Sığ milliyetçilik tartışmalarını bulantıyla izlerken “memleket
nasıl sevilir” sorusunun yanıtını yeniden buldum şairde. Yoksul,
cahil, ne zihni ne de bedeni doğru dürüst beslenmemiş insanların
yazgısını değiştirme mücadelesidir memleket sevgisi. AKP sayesinde,
memleketini terk etmek için fırsat kollayan gençlerin bencil
arayışlarına hüzünle tanık oluyorum. Ben yapamam; pek vefalı olmasa
da, çıkarı öne koyup, incitici tutum takınsa da, bu insanlar, bu
memleket bizim. Öyle öğrendik, yetiştik. Sığ tartışmaların
gölgesinde
Çok zamandır “Şimdi sus, sırası değil, seçim arifesinde dillenecek
söz var, dillenmeyecek olanı var” diye uyarıyor insanlar birbirini.

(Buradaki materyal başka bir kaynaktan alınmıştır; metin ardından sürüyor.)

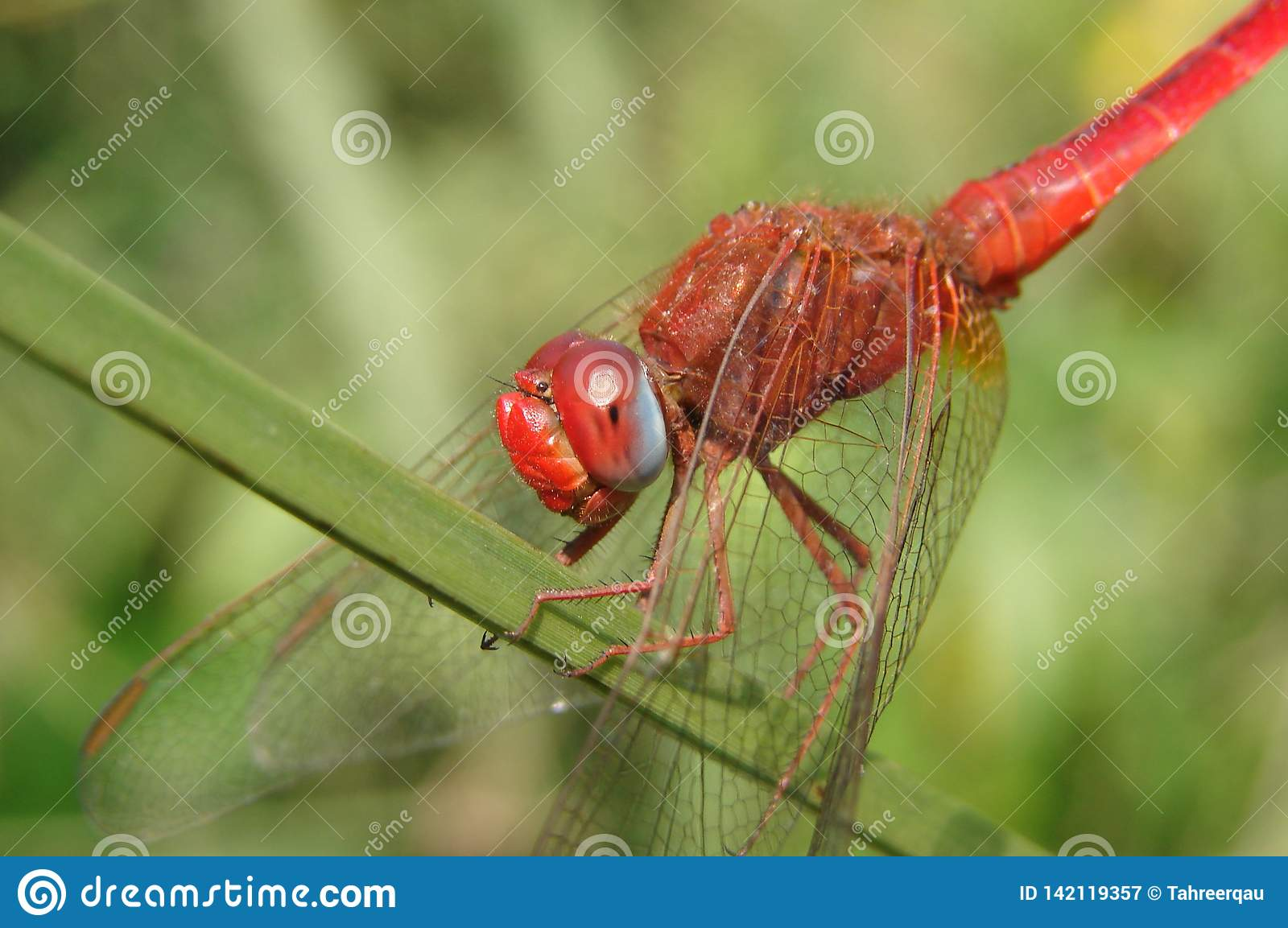 red dragon fly on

Zamanı değil, de ne zaman gelecek “aydınlanma mücadelesi” veren
insanın özgürce ifadesini dile getireceği koşullar? 12 Eylül
1980’den bu tarafa artarak süren olağanüstü hal koşullarında,
nedense ırkçılara, dincilere taviz vermek mecbur hale geldi. Darbe
başarıldı işte, kimse “sahte Amerikan rüyası” dışında bir dünya
tahayyül edemiyor. Düzen ettirmiyor.
Tam sırasıyla dökecektim kâğıda ülkücülerin içinde olduğu
cinayetleri, baktım “Mansur Yavaş”a aşağılık tuzak
kurulmuş. Deneyimli gazeteci ağabeyimiz “içime akıtıyorum şimdilik
sözümü” dedi. Haksız mı? Basın diye yutturulan gazete/
televizyonlarda, Nazi Almanya’sında göremeyeceğiniz yayınlar
ka...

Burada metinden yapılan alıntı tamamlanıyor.